§ **Document excerpt**:

A deal struck at the bid price is an “aggressive” sell. Shorthand – a “sell”, what you would class as a “SUPPLY” trade.
A deal struck at the ask price is an “aggressive” buy. Shorthand – a “buy” – what you would class as a “DEMAND” trade.

Let’s say there is a sequence thus:
1. Bid = 25
2. Ask = 50
3. Trade at 50 for 75 lots. (This is an aggressive buy – reported as a buy)
4. Bid is now 50
5. Ask = 75
6. Trade at 50 for 30 lots. (This is an aggressive sell – reported as a sell).

Now, my understanding of what you are saying jperl is that the second deal you would class as a “buy”, or a DEMAND trade because the previous deal was at the ask and was a DEMAND trade. I disagree with your definition here, a hit at the ask is a demand trade, a hit at the bid is a supply trade, regardless of what the previous trade was.
Well your example is somewhat incomplete. Both Trade 3 and Trade 6 was at 50 (the same price). So in my terms, you would need to know what price the previous trade occurred. If it occurred say at 25, then both trades 3 and 6 would be DEMAND trades whereas if the last trade was at 75, then trades 3 and 6 would be SUPPLY trades. It matters not what the bid/ask prices happen to be, only what the time and sales price/volume shows.

§ **Work to complete**:
- A) Echo the trade-classification discussion verbatim from "A deal struck at the ask" to "as a sell).".
- B) List every numbered step in the example sequence of the trade-classification discussion.

§ **Data records**:

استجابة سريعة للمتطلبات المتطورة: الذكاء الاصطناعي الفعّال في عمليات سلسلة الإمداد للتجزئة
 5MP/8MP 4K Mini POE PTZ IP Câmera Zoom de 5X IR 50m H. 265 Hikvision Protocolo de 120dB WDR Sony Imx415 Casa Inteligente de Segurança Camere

* * *

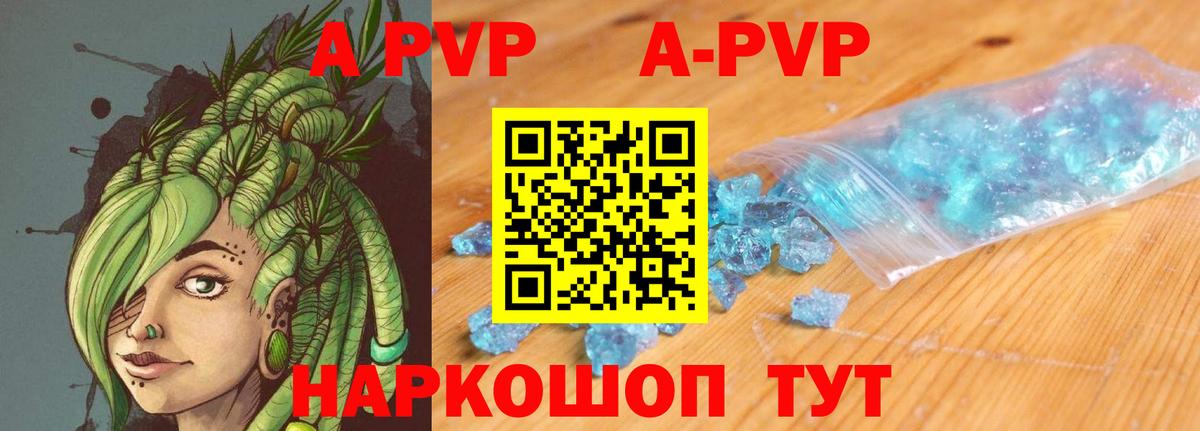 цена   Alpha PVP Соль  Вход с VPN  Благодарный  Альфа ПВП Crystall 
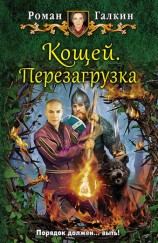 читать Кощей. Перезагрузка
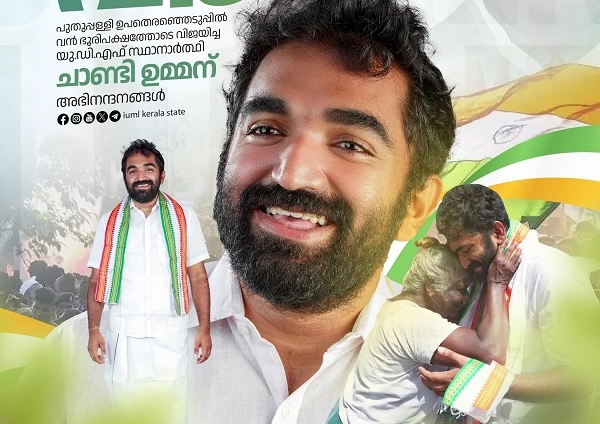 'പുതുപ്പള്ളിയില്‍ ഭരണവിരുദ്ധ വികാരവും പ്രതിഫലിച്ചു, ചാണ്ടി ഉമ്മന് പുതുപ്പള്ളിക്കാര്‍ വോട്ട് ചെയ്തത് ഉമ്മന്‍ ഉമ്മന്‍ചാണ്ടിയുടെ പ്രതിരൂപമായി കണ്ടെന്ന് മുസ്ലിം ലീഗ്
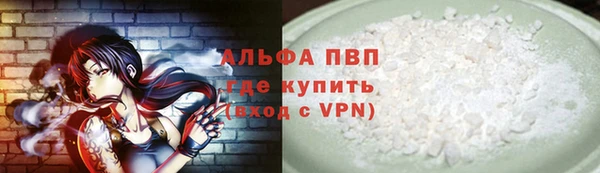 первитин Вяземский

§ **Answers to the tasks**:
- A)
A deal struck at the ask price is an “aggressive” buy. Shorthand – a “buy” – what you would class as a “DEMAND” trade.

Let’s say there is a sequence thus:
1. Bid = 25
2. Ask = 50
3. Trade at 50 for 75 lots. (This is an aggressive buy – reported as a buy)
4. Bid is now 50
5. Ask = 75
6. Trade at 50 for 30 lots. (This is an aggressive sell – reported as a sell).

- B)
1. Bid = 25
2. Ask = 50
3. Trade at 50 for 75 lots. (This is an aggressive buy – reported as a buy)
4. Bid is now 50
5. Ask = 75
6. Trade at 50 for 30 lots. (This is an aggressive sell – reported as a sell).